Fumer a un impact négatif en matière de survie à long terme après un cancer du sein. C’est ce qu’ont démontré des chercheurs de l’University of North Carolina à Chapel Hill. Pour ce faire, ils ont interrogé 1 508 femmes atteintes d’un cancer du sein à Long Island. Leur statut tabagique a notamment été demandé. Ensuite, un suivi de 5 ans a été effectué.

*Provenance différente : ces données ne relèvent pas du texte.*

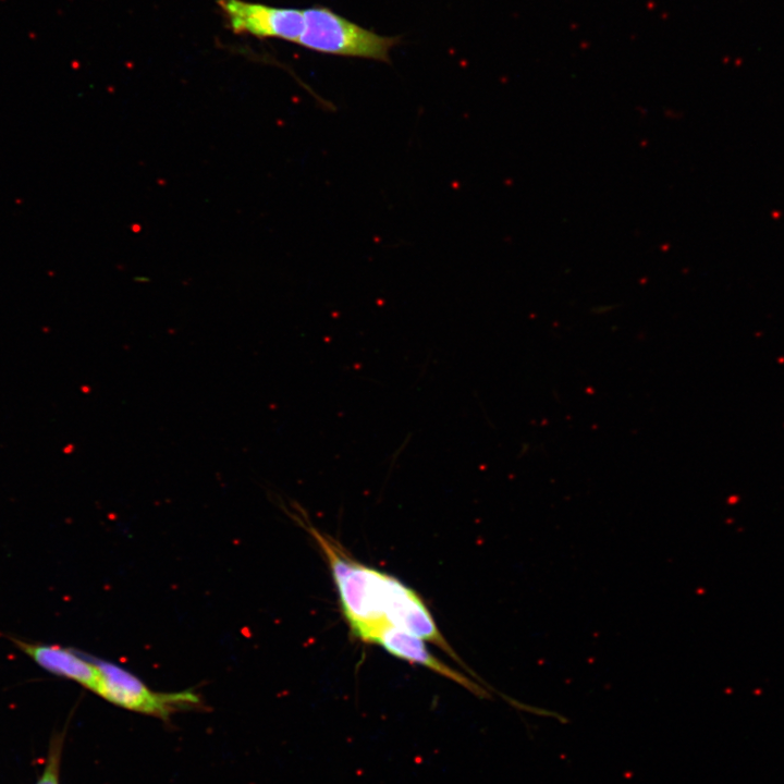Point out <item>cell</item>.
<instances>
[{"label": "cell", "mask_w": 784, "mask_h": 784, "mask_svg": "<svg viewBox=\"0 0 784 784\" xmlns=\"http://www.w3.org/2000/svg\"><path fill=\"white\" fill-rule=\"evenodd\" d=\"M62 744L60 735L51 740L44 772L36 784H59Z\"/></svg>", "instance_id": "obj_7"}, {"label": "cell", "mask_w": 784, "mask_h": 784, "mask_svg": "<svg viewBox=\"0 0 784 784\" xmlns=\"http://www.w3.org/2000/svg\"><path fill=\"white\" fill-rule=\"evenodd\" d=\"M14 645L45 671L74 681L93 690L99 670L96 660L59 645L37 644L12 638Z\"/></svg>", "instance_id": "obj_6"}, {"label": "cell", "mask_w": 784, "mask_h": 784, "mask_svg": "<svg viewBox=\"0 0 784 784\" xmlns=\"http://www.w3.org/2000/svg\"><path fill=\"white\" fill-rule=\"evenodd\" d=\"M364 641L379 645L394 657L411 663L419 664L442 676H445L480 698H489V694L486 689L444 664L428 650L424 639L405 629L390 624H383L371 630L365 637Z\"/></svg>", "instance_id": "obj_5"}, {"label": "cell", "mask_w": 784, "mask_h": 784, "mask_svg": "<svg viewBox=\"0 0 784 784\" xmlns=\"http://www.w3.org/2000/svg\"><path fill=\"white\" fill-rule=\"evenodd\" d=\"M96 663L99 674L91 691L118 707L168 720L176 712L200 706L199 696L192 690L155 691L115 663L102 660H96Z\"/></svg>", "instance_id": "obj_3"}, {"label": "cell", "mask_w": 784, "mask_h": 784, "mask_svg": "<svg viewBox=\"0 0 784 784\" xmlns=\"http://www.w3.org/2000/svg\"><path fill=\"white\" fill-rule=\"evenodd\" d=\"M230 27L236 33L299 41L305 30L304 10L277 8L243 0H219Z\"/></svg>", "instance_id": "obj_4"}, {"label": "cell", "mask_w": 784, "mask_h": 784, "mask_svg": "<svg viewBox=\"0 0 784 784\" xmlns=\"http://www.w3.org/2000/svg\"><path fill=\"white\" fill-rule=\"evenodd\" d=\"M304 14L298 45L316 52L390 63V51L401 40L364 28L323 5L310 7Z\"/></svg>", "instance_id": "obj_2"}, {"label": "cell", "mask_w": 784, "mask_h": 784, "mask_svg": "<svg viewBox=\"0 0 784 784\" xmlns=\"http://www.w3.org/2000/svg\"><path fill=\"white\" fill-rule=\"evenodd\" d=\"M323 552L336 586L341 608L352 633L360 640L383 624L405 629L433 642L445 645L431 613L421 598L397 578L355 561L331 537L298 520Z\"/></svg>", "instance_id": "obj_1"}]
</instances>
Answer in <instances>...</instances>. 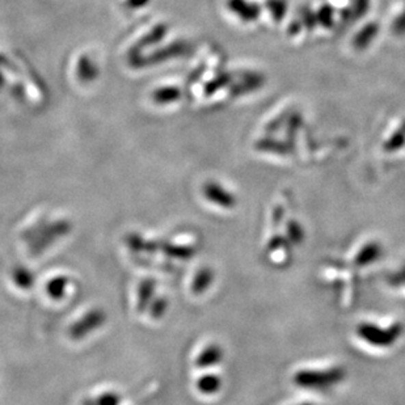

Résultat, « comparé aux non-fumeuses*, être fumeuses au moment du diagnostic augmente le risque de mortalité toutes causes confondues de 69% », notent les auteurs. Chez les patientes qui conservent leur addiction après le diagnostic, le risque de décès toutes causes confondues est alors augmenté de 130%, par rapport aux non-fumeuses.

Sevrage bénéfique

Mais le résultat le plus intéressant reste le suivant : pour celles qui sont parvenues à un sevrage tabagique après le diagnostic, ce sur-risque est nettement réduit. Il s’élève alors à 83% contre 130%. Une différence non négligeable.

« Pour les 10 à 20% des femmes fumeuses au moment de leur diagnostic de cancer du sein, le sevrage est un changement comportemental important qui peut améliorer leur survie », concluent les auteurs.